Inside me the same thing happened as on the day of the diagnosis. That noise, like someone dropping something very heavy in my head. Everything clicked into place by itself: Adrián’s pauses, the times he avoided talking about the future, the times he said “later we’ll see,” the times he was with me but had one foot out the door.

It wasn’t fear of deciding. It was that something had already been decided. I had been the parenthesis.

***

That week, Tobías and I met in the library to finish an assignment I barely cared about anymore. He arrived with everything more advanced than I expected. That hurt too, not because it was bad, but because it was good, orderly, clear, while I couldn’t manage to put one thought after another.

—You look tired —he said, and dug in his backpack for a crushed piece of gum, the kind one keeps without thinking to use later—. I had some left over.

That tiny gesture nearly made me cry. He went for water, came back unhurried, and our fingers just barely brushed as he passed me the glass.

—If your head’s not in it today, we can leave it for tomorrow —he offered.

—Just… stay with me —I asked—. Don’t ask me anything. Don’t try to fix anything. Just stay a while.

He didn’t smile or say “sure” right away. He just moved his chair a little closer, without touching me.

—I’m here. Go on when you can.

I wrote badly, slowly, as if every word weighed too much. And then, without thinking, I leaned over and rested my head on his shoulder. Not like before, not looking for anything. Just letting myself fall.

His body tensed for a second. Then it didn’t. He didn’t wrap me up or push me away. He stayed. I felt his breathing even, calm, and a different heat rising through my chest, a mix of guilt and desire I didn’t dare name.
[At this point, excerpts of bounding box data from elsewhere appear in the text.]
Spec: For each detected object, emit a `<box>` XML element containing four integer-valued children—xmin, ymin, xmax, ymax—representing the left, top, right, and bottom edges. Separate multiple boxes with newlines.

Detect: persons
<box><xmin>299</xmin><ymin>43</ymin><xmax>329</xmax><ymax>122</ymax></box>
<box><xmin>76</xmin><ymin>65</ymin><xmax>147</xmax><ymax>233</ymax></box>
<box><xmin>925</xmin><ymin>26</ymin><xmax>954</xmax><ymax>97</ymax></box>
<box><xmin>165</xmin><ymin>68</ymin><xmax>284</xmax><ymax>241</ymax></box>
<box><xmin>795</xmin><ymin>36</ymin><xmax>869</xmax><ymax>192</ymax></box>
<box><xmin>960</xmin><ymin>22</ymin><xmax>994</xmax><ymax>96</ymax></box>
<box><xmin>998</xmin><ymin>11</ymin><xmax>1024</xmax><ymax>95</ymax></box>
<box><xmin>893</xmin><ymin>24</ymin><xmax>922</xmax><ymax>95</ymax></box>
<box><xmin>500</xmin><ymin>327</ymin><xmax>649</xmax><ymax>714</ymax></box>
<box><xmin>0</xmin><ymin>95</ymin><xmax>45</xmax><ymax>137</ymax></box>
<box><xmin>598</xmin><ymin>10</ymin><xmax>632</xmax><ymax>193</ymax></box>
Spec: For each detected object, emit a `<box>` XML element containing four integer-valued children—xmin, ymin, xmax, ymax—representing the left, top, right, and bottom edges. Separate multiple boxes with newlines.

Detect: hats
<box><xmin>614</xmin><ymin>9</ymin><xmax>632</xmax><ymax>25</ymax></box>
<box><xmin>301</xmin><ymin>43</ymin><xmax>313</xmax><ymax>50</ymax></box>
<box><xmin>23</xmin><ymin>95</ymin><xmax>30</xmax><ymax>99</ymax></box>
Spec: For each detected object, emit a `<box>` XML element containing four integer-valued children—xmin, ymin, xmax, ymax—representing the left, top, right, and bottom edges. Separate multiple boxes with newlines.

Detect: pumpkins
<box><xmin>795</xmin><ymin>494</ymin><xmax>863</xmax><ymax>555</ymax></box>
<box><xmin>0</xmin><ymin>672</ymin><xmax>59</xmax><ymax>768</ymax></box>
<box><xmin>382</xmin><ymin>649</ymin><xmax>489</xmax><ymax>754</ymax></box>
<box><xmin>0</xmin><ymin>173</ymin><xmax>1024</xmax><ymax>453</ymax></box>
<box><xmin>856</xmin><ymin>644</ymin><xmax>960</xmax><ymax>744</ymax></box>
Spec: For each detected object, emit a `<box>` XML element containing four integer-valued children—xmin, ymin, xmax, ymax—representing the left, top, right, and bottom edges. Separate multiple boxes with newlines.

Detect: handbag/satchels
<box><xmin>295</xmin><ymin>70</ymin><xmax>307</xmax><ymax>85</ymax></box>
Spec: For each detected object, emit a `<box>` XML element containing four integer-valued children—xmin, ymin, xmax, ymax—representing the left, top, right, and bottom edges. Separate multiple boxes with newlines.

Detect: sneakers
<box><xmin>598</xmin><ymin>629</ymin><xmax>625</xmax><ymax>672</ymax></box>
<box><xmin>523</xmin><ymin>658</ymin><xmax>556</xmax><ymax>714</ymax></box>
I thought, without meaning to, that maybe these weren’t the right arms, that it wasn’t fair to anyone. But something in me had spent days surviving without really being alive, and it needed not to be alone.

—I’m here —he repeated, almost under his breath.

I closed my eyes. I didn’t cry. I stayed there, feeling his steady shoulder under my cheek, knowing he was holding me up with something that didn’t belong to me, but was for now the only thing keeping me from falling all the way.

I gathered my things and left the library without looking back. Not because we were done. But because it still didn’t feel like an ending.